The western United States, from Washington down and around to New Mexico, is facing the largest risks of blackouts in history. California was bad enough last year.
As Malik, Baker and Chediak discuss in Bloomberg Green, “The specter of blackouts highlights a paradox of the clean-energy transition: Extreme weather fueled by climate change is exposing cracks in society’s move away from fossil fuels, even as that shift is supposed to rein in the worst of global warming.”
“States shuttering coal and gas-fired power plants simply aren’t replacing them fast enough to keep pace with the vagaries of an unstable climate, and the region’s existing power infrastructure is woefully vulnerable to wildfires (which threaten transmission lines), drought (which saps once-abundant hydropower resources) and heat waves (which play havoc with demand).”
It’s even worse as California and other states shut nuclear plants, replacing them with gas. Or hopes and dreams. Shuttering coal plants has meant most of these states have to import electricity from their neighbors, a temporary move that only makes matters worse because the amount available to export dwindles as those neighbors have less and less to give. Presently, no western region generates enough electricity to meet high periods of demand, and all rely on imports to avoid blackouts.

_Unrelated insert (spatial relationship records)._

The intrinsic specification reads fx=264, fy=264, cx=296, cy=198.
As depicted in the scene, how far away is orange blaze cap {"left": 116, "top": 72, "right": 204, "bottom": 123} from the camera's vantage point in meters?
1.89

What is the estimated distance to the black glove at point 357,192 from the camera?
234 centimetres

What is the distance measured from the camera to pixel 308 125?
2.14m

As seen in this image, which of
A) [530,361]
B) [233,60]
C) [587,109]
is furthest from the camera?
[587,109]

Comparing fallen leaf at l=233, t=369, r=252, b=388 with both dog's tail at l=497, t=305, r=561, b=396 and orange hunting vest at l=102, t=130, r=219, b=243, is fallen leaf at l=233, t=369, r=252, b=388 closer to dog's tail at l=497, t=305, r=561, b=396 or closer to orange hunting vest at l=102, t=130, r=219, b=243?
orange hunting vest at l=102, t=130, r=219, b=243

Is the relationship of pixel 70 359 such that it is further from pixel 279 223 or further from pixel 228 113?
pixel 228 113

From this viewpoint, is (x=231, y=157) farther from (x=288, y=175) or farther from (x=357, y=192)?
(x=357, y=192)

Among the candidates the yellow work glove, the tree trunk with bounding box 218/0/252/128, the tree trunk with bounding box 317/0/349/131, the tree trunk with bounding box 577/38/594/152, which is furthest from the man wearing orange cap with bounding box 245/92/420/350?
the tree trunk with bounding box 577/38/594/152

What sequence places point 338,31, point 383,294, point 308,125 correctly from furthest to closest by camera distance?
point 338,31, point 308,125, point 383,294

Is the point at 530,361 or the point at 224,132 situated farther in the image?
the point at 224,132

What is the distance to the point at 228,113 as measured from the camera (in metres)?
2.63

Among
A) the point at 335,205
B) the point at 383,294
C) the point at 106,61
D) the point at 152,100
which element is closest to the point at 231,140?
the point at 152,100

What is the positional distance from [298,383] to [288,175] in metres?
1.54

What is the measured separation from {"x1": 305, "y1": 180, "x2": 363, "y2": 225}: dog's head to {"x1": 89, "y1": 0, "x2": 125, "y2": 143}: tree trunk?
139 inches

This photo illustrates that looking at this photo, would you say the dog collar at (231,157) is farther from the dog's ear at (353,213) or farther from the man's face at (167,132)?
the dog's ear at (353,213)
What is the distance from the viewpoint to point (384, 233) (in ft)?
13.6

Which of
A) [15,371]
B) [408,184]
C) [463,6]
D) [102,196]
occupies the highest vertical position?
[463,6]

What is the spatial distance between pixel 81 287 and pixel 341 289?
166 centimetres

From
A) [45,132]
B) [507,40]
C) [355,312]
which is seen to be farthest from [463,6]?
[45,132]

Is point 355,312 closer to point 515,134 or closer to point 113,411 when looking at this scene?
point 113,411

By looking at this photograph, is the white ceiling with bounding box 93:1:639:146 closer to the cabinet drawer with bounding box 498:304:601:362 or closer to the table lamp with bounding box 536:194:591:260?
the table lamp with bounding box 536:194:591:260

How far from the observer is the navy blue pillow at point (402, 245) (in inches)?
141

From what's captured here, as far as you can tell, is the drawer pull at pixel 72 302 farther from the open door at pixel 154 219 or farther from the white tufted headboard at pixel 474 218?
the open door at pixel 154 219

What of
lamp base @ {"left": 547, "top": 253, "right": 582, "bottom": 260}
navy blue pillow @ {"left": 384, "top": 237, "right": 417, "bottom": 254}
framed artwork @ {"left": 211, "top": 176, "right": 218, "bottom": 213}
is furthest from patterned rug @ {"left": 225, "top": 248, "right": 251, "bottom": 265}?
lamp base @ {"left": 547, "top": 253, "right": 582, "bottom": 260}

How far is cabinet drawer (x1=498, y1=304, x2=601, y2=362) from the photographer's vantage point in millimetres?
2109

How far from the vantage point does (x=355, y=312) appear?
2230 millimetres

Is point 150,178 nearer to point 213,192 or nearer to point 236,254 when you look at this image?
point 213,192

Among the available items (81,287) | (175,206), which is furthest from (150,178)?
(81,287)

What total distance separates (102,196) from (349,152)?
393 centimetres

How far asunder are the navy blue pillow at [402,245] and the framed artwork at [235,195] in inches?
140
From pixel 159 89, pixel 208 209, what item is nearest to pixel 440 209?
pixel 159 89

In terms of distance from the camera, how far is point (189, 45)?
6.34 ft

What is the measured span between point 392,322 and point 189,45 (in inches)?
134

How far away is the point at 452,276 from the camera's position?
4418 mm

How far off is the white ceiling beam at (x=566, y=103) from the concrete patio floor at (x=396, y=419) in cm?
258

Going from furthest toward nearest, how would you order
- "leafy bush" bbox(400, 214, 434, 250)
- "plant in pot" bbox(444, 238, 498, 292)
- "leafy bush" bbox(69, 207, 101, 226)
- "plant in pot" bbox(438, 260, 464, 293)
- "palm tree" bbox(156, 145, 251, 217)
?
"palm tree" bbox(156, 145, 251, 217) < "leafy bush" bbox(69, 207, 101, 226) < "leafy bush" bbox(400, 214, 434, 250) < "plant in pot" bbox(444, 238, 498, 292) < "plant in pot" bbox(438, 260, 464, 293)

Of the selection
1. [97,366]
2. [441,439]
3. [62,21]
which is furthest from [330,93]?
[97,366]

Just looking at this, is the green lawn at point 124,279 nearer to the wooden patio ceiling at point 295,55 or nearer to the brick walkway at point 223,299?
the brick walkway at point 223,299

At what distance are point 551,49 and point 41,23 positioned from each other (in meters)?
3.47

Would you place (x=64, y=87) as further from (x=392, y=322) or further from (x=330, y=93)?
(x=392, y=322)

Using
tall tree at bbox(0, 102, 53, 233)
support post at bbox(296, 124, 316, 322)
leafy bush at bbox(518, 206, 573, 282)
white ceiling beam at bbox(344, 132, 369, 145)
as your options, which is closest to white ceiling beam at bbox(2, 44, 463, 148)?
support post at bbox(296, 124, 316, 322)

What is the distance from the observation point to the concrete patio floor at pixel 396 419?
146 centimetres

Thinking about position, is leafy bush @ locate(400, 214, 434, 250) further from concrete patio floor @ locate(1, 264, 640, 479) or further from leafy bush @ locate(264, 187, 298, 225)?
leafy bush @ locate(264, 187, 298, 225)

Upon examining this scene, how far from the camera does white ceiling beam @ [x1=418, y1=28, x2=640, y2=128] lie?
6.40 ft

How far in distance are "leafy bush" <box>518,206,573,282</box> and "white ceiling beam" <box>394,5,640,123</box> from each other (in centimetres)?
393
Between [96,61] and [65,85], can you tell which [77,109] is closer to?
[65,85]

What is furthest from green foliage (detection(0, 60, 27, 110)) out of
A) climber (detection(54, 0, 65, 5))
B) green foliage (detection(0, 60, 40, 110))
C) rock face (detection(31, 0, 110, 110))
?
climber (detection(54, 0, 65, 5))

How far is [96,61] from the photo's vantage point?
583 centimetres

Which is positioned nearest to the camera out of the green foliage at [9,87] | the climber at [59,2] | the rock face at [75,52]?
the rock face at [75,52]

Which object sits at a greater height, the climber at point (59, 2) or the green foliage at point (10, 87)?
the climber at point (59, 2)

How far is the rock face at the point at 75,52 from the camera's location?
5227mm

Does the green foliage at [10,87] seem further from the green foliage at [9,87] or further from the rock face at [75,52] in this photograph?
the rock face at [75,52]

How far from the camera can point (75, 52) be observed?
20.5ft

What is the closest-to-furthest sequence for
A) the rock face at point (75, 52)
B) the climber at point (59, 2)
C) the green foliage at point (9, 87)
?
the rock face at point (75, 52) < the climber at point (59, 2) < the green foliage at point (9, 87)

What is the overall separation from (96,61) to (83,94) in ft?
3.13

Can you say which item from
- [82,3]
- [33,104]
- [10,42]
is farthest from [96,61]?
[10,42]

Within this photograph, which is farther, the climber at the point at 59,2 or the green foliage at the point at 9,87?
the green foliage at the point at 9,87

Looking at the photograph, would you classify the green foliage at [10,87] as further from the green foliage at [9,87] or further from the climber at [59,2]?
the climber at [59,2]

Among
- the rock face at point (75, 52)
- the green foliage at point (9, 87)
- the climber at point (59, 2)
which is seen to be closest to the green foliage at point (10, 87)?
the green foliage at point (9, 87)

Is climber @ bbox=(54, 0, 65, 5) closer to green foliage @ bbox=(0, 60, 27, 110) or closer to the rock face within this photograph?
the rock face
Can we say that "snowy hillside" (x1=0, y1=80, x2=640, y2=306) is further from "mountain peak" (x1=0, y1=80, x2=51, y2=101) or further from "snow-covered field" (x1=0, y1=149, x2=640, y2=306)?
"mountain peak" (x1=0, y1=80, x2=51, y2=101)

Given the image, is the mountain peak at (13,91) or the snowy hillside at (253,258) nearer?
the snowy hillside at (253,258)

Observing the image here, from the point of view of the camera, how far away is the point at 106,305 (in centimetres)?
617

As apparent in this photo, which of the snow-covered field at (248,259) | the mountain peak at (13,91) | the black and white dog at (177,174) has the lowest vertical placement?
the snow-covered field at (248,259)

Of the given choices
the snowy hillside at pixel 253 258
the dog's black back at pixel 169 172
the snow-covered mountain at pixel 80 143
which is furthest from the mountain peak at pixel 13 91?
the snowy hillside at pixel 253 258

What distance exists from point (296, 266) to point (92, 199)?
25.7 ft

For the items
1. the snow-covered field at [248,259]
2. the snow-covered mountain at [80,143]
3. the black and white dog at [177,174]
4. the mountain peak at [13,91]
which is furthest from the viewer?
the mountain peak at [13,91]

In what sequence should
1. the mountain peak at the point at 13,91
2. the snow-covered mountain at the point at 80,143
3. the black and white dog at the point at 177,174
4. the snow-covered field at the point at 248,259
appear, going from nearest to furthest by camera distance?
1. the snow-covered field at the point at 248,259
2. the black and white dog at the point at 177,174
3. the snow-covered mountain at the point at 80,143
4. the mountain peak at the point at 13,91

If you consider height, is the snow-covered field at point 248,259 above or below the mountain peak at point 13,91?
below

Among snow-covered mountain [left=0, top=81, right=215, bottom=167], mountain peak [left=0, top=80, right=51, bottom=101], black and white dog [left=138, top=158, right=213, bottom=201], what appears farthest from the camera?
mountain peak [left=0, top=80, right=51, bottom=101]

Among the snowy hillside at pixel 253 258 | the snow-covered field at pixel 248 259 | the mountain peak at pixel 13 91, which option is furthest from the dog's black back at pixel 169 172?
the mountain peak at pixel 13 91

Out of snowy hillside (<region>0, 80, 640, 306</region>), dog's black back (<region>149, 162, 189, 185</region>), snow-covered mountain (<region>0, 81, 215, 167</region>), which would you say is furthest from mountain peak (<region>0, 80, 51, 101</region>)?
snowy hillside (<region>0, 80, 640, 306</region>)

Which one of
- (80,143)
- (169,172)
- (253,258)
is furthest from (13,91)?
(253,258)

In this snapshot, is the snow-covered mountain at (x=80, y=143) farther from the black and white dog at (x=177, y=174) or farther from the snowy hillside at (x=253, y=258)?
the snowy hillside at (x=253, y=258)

So what happens when all these states experience droughts, wildfires and record heat at the same time? Like what will probably happen this year?
Bad things will happen.
Of course, everyone is assuming bad things will happen this year and already electricity prices are soaring, up three or four times what they were last year, as we anticipate the shortages that will likely occur. Except in regulated markets like much of Washington State.
California is probably in the worst place. It’s in the second year of their most recent drought. Much of the state’s reservoir storage is only at half normal, dangerously low as they enter another serious wild fire season.
Northern California has received not even half the average historic precipitation for this time of year and, so far, this is the 3rd driest water year on record. And there isn’t likely to be any more precipitation of significance until the fall. So hydropower will dry up somewhat as well.
Statewide snowpack is about 30% of average for this date. Temperatures have been warmer than average, and warmer temperatures increase evaporation and dries out soil much more quickly, further reducing streamflows, groundwater recharge, and stressing already-dry forests and aquatic ecosystems.
The major Sacramento Valley reservoirs are all quite low. Shasta, Oroville, Folsom, and New Bullards Bar are all lower today than they were on this date in any year of the 2012-2016 drought. This is disturbing since Shasta ran out of cold water early in 2014 and 2015, killing about 95% winter run juveniles. The present drought appears to be even worse.
Agriculture is where this will hit hardest as it uses so much more water and has so little in reserve. Throughout the 2012-2016 drought, 70% of California’s irrigation groundwater was lost to over-allocation of the state’s groundwater resources, plummeting the state into a domino effect of consequences that still plagues the state today.
From job losses by the thousands, skyrocketing crop prices and long-term environmental and socioeconomic impacts, the devastating toll droughts unleashed on Californians and the rest of the West highlight the need for increased water resilience efforts. And serious planning.
There are some things we can do, but planning is critical. Relatively new companies, like the public benefit corporation AQUAOSO Technologies with their Water Security Platform, aggregate thousands of data sets to identify the scale of water risks and decide how best to address them. Accurately analyzing water risk, providing insight on water stress across the American West, and giving a more comprehensive view of environmental data allows better decision making.
Even at the financial end where this understanding plays into the lending process that empowers financial institutions to incentivize meaningful change, whether regenerative agriculture, better water use, or leveraging water markets.
The real problem is that we planned pretty well in the past for crises like this, but we weren’t hamstrung by the push to decarbonize. Just putting up wind and solar without planning for the infrastructure needed to efficiently employ them, or without the hydro and small modular nuclear plants that should be buffering them instead of gas or the dream of sufficient batteries that is decades away, means we are at the mercy of Nature.
And She’s not too happy with us at this point.